1 Million People in Times Square For New Year's? Expert Says Not Possible

Times Square likely has fewer than 100,000 revelers on New Year’s Eve, dramatically less than city officials’s estimates, according to an expert interviewed by The Associated Press. New York City authorities have claimed in recent years that the annual ball drop has drawn two million people to the five block-area between 7th Avenue and Broadway, and this figure was once again cited on Friday by Mayor Bill de Blasio. G. Keith Still, a crowd science professor at Manchester Metropolitan University, told the AP that the crowd probably totals fewer than 100,000. “Generally, people are overestimating crowd sizes by 10- to 100-fold,” Still said. “To actually fit 1 million revelers, the city would have to jam more than the equivalent of a sold-out Yankee Stadium on every block of 7th Avenue between Times Square and Central Park — which starts about 15 blocks to the north,” the AP explained.

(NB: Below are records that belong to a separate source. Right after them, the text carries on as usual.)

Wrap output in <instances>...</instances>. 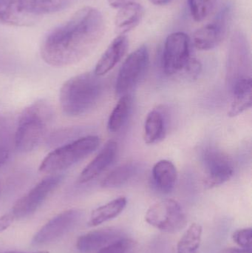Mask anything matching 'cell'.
Here are the masks:
<instances>
[{
    "label": "cell",
    "instance_id": "obj_1",
    "mask_svg": "<svg viewBox=\"0 0 252 253\" xmlns=\"http://www.w3.org/2000/svg\"><path fill=\"white\" fill-rule=\"evenodd\" d=\"M105 30L102 13L95 7H83L46 36L40 47L41 58L53 67L78 63L96 48Z\"/></svg>",
    "mask_w": 252,
    "mask_h": 253
},
{
    "label": "cell",
    "instance_id": "obj_2",
    "mask_svg": "<svg viewBox=\"0 0 252 253\" xmlns=\"http://www.w3.org/2000/svg\"><path fill=\"white\" fill-rule=\"evenodd\" d=\"M100 77L94 72L84 73L65 82L59 96L65 115L78 117L96 107L104 92L103 82Z\"/></svg>",
    "mask_w": 252,
    "mask_h": 253
},
{
    "label": "cell",
    "instance_id": "obj_3",
    "mask_svg": "<svg viewBox=\"0 0 252 253\" xmlns=\"http://www.w3.org/2000/svg\"><path fill=\"white\" fill-rule=\"evenodd\" d=\"M52 119L53 110L46 101H37L25 108L15 132L16 150L28 153L36 148L45 137Z\"/></svg>",
    "mask_w": 252,
    "mask_h": 253
},
{
    "label": "cell",
    "instance_id": "obj_4",
    "mask_svg": "<svg viewBox=\"0 0 252 253\" xmlns=\"http://www.w3.org/2000/svg\"><path fill=\"white\" fill-rule=\"evenodd\" d=\"M75 0H0V22L29 26L41 15L56 13Z\"/></svg>",
    "mask_w": 252,
    "mask_h": 253
},
{
    "label": "cell",
    "instance_id": "obj_5",
    "mask_svg": "<svg viewBox=\"0 0 252 253\" xmlns=\"http://www.w3.org/2000/svg\"><path fill=\"white\" fill-rule=\"evenodd\" d=\"M100 138L87 135L55 149L41 162L39 170L44 173L58 174L73 166L99 147Z\"/></svg>",
    "mask_w": 252,
    "mask_h": 253
},
{
    "label": "cell",
    "instance_id": "obj_6",
    "mask_svg": "<svg viewBox=\"0 0 252 253\" xmlns=\"http://www.w3.org/2000/svg\"><path fill=\"white\" fill-rule=\"evenodd\" d=\"M145 221L152 227L168 233H178L187 224L183 208L173 199H164L150 206L145 215Z\"/></svg>",
    "mask_w": 252,
    "mask_h": 253
},
{
    "label": "cell",
    "instance_id": "obj_7",
    "mask_svg": "<svg viewBox=\"0 0 252 253\" xmlns=\"http://www.w3.org/2000/svg\"><path fill=\"white\" fill-rule=\"evenodd\" d=\"M60 173L43 178L13 205L9 213L15 219L25 218L36 212L63 180Z\"/></svg>",
    "mask_w": 252,
    "mask_h": 253
},
{
    "label": "cell",
    "instance_id": "obj_8",
    "mask_svg": "<svg viewBox=\"0 0 252 253\" xmlns=\"http://www.w3.org/2000/svg\"><path fill=\"white\" fill-rule=\"evenodd\" d=\"M149 63V50L142 45L129 55L120 68L115 83V92L119 96L127 94L139 84L146 74Z\"/></svg>",
    "mask_w": 252,
    "mask_h": 253
},
{
    "label": "cell",
    "instance_id": "obj_9",
    "mask_svg": "<svg viewBox=\"0 0 252 253\" xmlns=\"http://www.w3.org/2000/svg\"><path fill=\"white\" fill-rule=\"evenodd\" d=\"M190 59V40L185 33L176 32L167 37L163 52V69L172 76L183 71Z\"/></svg>",
    "mask_w": 252,
    "mask_h": 253
},
{
    "label": "cell",
    "instance_id": "obj_10",
    "mask_svg": "<svg viewBox=\"0 0 252 253\" xmlns=\"http://www.w3.org/2000/svg\"><path fill=\"white\" fill-rule=\"evenodd\" d=\"M251 71V55L245 34L241 31L234 33L229 43L227 74L230 86L237 80L245 77Z\"/></svg>",
    "mask_w": 252,
    "mask_h": 253
},
{
    "label": "cell",
    "instance_id": "obj_11",
    "mask_svg": "<svg viewBox=\"0 0 252 253\" xmlns=\"http://www.w3.org/2000/svg\"><path fill=\"white\" fill-rule=\"evenodd\" d=\"M202 164L205 170L204 187L214 188L229 181L234 174L230 158L220 150L208 148L202 154Z\"/></svg>",
    "mask_w": 252,
    "mask_h": 253
},
{
    "label": "cell",
    "instance_id": "obj_12",
    "mask_svg": "<svg viewBox=\"0 0 252 253\" xmlns=\"http://www.w3.org/2000/svg\"><path fill=\"white\" fill-rule=\"evenodd\" d=\"M81 210L71 209L61 212L46 223L33 238L35 245H46L55 242L71 232L81 221Z\"/></svg>",
    "mask_w": 252,
    "mask_h": 253
},
{
    "label": "cell",
    "instance_id": "obj_13",
    "mask_svg": "<svg viewBox=\"0 0 252 253\" xmlns=\"http://www.w3.org/2000/svg\"><path fill=\"white\" fill-rule=\"evenodd\" d=\"M231 7L222 8L214 20L195 31L193 42L198 50H209L217 47L226 37L231 21Z\"/></svg>",
    "mask_w": 252,
    "mask_h": 253
},
{
    "label": "cell",
    "instance_id": "obj_14",
    "mask_svg": "<svg viewBox=\"0 0 252 253\" xmlns=\"http://www.w3.org/2000/svg\"><path fill=\"white\" fill-rule=\"evenodd\" d=\"M124 237H127L125 233L116 227L99 229L80 236L77 240L76 248L83 253L99 251Z\"/></svg>",
    "mask_w": 252,
    "mask_h": 253
},
{
    "label": "cell",
    "instance_id": "obj_15",
    "mask_svg": "<svg viewBox=\"0 0 252 253\" xmlns=\"http://www.w3.org/2000/svg\"><path fill=\"white\" fill-rule=\"evenodd\" d=\"M118 152V144L115 141H109L100 153L84 168L79 176L80 183H87L97 178L115 160Z\"/></svg>",
    "mask_w": 252,
    "mask_h": 253
},
{
    "label": "cell",
    "instance_id": "obj_16",
    "mask_svg": "<svg viewBox=\"0 0 252 253\" xmlns=\"http://www.w3.org/2000/svg\"><path fill=\"white\" fill-rule=\"evenodd\" d=\"M129 41L126 36L119 35L108 46L95 68L94 73L102 77L110 71L122 59L128 50Z\"/></svg>",
    "mask_w": 252,
    "mask_h": 253
},
{
    "label": "cell",
    "instance_id": "obj_17",
    "mask_svg": "<svg viewBox=\"0 0 252 253\" xmlns=\"http://www.w3.org/2000/svg\"><path fill=\"white\" fill-rule=\"evenodd\" d=\"M230 87L232 101L228 115L230 117H235L245 112L252 107V77L240 79Z\"/></svg>",
    "mask_w": 252,
    "mask_h": 253
},
{
    "label": "cell",
    "instance_id": "obj_18",
    "mask_svg": "<svg viewBox=\"0 0 252 253\" xmlns=\"http://www.w3.org/2000/svg\"><path fill=\"white\" fill-rule=\"evenodd\" d=\"M144 14V9L139 3L133 1L120 7L115 20V32L124 35L135 29L140 24Z\"/></svg>",
    "mask_w": 252,
    "mask_h": 253
},
{
    "label": "cell",
    "instance_id": "obj_19",
    "mask_svg": "<svg viewBox=\"0 0 252 253\" xmlns=\"http://www.w3.org/2000/svg\"><path fill=\"white\" fill-rule=\"evenodd\" d=\"M177 176V169L170 161H159L152 169V179L155 187L164 194H168L174 190Z\"/></svg>",
    "mask_w": 252,
    "mask_h": 253
},
{
    "label": "cell",
    "instance_id": "obj_20",
    "mask_svg": "<svg viewBox=\"0 0 252 253\" xmlns=\"http://www.w3.org/2000/svg\"><path fill=\"white\" fill-rule=\"evenodd\" d=\"M127 205V200L124 196L114 199L106 205H102L92 212L88 224L90 227H96L107 221L118 217Z\"/></svg>",
    "mask_w": 252,
    "mask_h": 253
},
{
    "label": "cell",
    "instance_id": "obj_21",
    "mask_svg": "<svg viewBox=\"0 0 252 253\" xmlns=\"http://www.w3.org/2000/svg\"><path fill=\"white\" fill-rule=\"evenodd\" d=\"M165 120L162 113L153 110L148 114L144 127V140L147 144H156L165 137Z\"/></svg>",
    "mask_w": 252,
    "mask_h": 253
},
{
    "label": "cell",
    "instance_id": "obj_22",
    "mask_svg": "<svg viewBox=\"0 0 252 253\" xmlns=\"http://www.w3.org/2000/svg\"><path fill=\"white\" fill-rule=\"evenodd\" d=\"M132 105L133 99L130 95H124L120 98L108 120V127L109 132H118L124 126L131 112Z\"/></svg>",
    "mask_w": 252,
    "mask_h": 253
},
{
    "label": "cell",
    "instance_id": "obj_23",
    "mask_svg": "<svg viewBox=\"0 0 252 253\" xmlns=\"http://www.w3.org/2000/svg\"><path fill=\"white\" fill-rule=\"evenodd\" d=\"M136 164L125 163L112 169L102 182L105 188H118L127 184L137 172Z\"/></svg>",
    "mask_w": 252,
    "mask_h": 253
},
{
    "label": "cell",
    "instance_id": "obj_24",
    "mask_svg": "<svg viewBox=\"0 0 252 253\" xmlns=\"http://www.w3.org/2000/svg\"><path fill=\"white\" fill-rule=\"evenodd\" d=\"M203 227L198 223H193L186 230L177 245L178 253H198Z\"/></svg>",
    "mask_w": 252,
    "mask_h": 253
},
{
    "label": "cell",
    "instance_id": "obj_25",
    "mask_svg": "<svg viewBox=\"0 0 252 253\" xmlns=\"http://www.w3.org/2000/svg\"><path fill=\"white\" fill-rule=\"evenodd\" d=\"M218 0H189L191 14L196 22L204 20L212 13Z\"/></svg>",
    "mask_w": 252,
    "mask_h": 253
},
{
    "label": "cell",
    "instance_id": "obj_26",
    "mask_svg": "<svg viewBox=\"0 0 252 253\" xmlns=\"http://www.w3.org/2000/svg\"><path fill=\"white\" fill-rule=\"evenodd\" d=\"M11 126L10 119L0 105V147H9L11 138Z\"/></svg>",
    "mask_w": 252,
    "mask_h": 253
},
{
    "label": "cell",
    "instance_id": "obj_27",
    "mask_svg": "<svg viewBox=\"0 0 252 253\" xmlns=\"http://www.w3.org/2000/svg\"><path fill=\"white\" fill-rule=\"evenodd\" d=\"M134 245V241L124 237L102 248L98 253H127L133 249Z\"/></svg>",
    "mask_w": 252,
    "mask_h": 253
},
{
    "label": "cell",
    "instance_id": "obj_28",
    "mask_svg": "<svg viewBox=\"0 0 252 253\" xmlns=\"http://www.w3.org/2000/svg\"><path fill=\"white\" fill-rule=\"evenodd\" d=\"M251 227L240 229L233 233L234 242L243 249L252 250V231Z\"/></svg>",
    "mask_w": 252,
    "mask_h": 253
},
{
    "label": "cell",
    "instance_id": "obj_29",
    "mask_svg": "<svg viewBox=\"0 0 252 253\" xmlns=\"http://www.w3.org/2000/svg\"><path fill=\"white\" fill-rule=\"evenodd\" d=\"M201 69H202V65L201 62L196 59L190 58L183 71H184L188 77H190L192 80H196L201 74Z\"/></svg>",
    "mask_w": 252,
    "mask_h": 253
},
{
    "label": "cell",
    "instance_id": "obj_30",
    "mask_svg": "<svg viewBox=\"0 0 252 253\" xmlns=\"http://www.w3.org/2000/svg\"><path fill=\"white\" fill-rule=\"evenodd\" d=\"M13 221H14V218L9 212L2 216H0V233L8 228Z\"/></svg>",
    "mask_w": 252,
    "mask_h": 253
},
{
    "label": "cell",
    "instance_id": "obj_31",
    "mask_svg": "<svg viewBox=\"0 0 252 253\" xmlns=\"http://www.w3.org/2000/svg\"><path fill=\"white\" fill-rule=\"evenodd\" d=\"M9 147H0V168L7 162L9 157Z\"/></svg>",
    "mask_w": 252,
    "mask_h": 253
},
{
    "label": "cell",
    "instance_id": "obj_32",
    "mask_svg": "<svg viewBox=\"0 0 252 253\" xmlns=\"http://www.w3.org/2000/svg\"><path fill=\"white\" fill-rule=\"evenodd\" d=\"M108 1L111 7L114 8H120L128 3L133 2L135 0H108Z\"/></svg>",
    "mask_w": 252,
    "mask_h": 253
},
{
    "label": "cell",
    "instance_id": "obj_33",
    "mask_svg": "<svg viewBox=\"0 0 252 253\" xmlns=\"http://www.w3.org/2000/svg\"><path fill=\"white\" fill-rule=\"evenodd\" d=\"M221 253H252V251L243 249V248H228L222 251Z\"/></svg>",
    "mask_w": 252,
    "mask_h": 253
},
{
    "label": "cell",
    "instance_id": "obj_34",
    "mask_svg": "<svg viewBox=\"0 0 252 253\" xmlns=\"http://www.w3.org/2000/svg\"><path fill=\"white\" fill-rule=\"evenodd\" d=\"M152 4H156V5H164V4H168L172 0H150Z\"/></svg>",
    "mask_w": 252,
    "mask_h": 253
},
{
    "label": "cell",
    "instance_id": "obj_35",
    "mask_svg": "<svg viewBox=\"0 0 252 253\" xmlns=\"http://www.w3.org/2000/svg\"><path fill=\"white\" fill-rule=\"evenodd\" d=\"M4 253H49L47 251H38V252H34V253H23V252H19V251H10V252H6Z\"/></svg>",
    "mask_w": 252,
    "mask_h": 253
}]
</instances>
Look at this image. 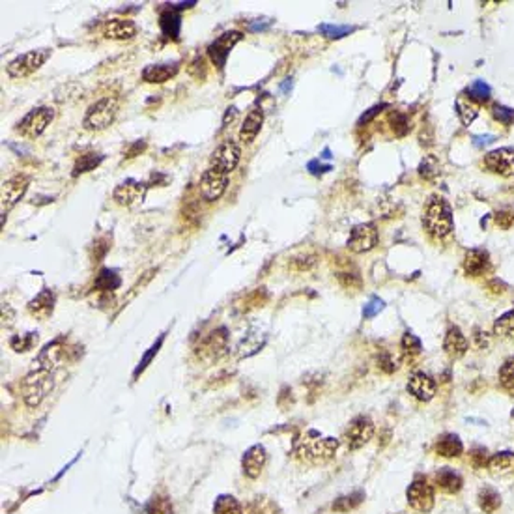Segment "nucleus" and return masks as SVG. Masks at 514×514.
Segmentation results:
<instances>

Charles Seife, a mathematician and journalist who’s a professor at New York University, surmised that officials may want to tout a larger-than-life figure because it “helps cement the image of New York City as the center of the universe at a certain date and time.” “How do you count a participant in the Times Square ball drop?” Seife reportedly said. “Is it everyone who can see the ball, or anyone squeezed into a bar in Manhattan?”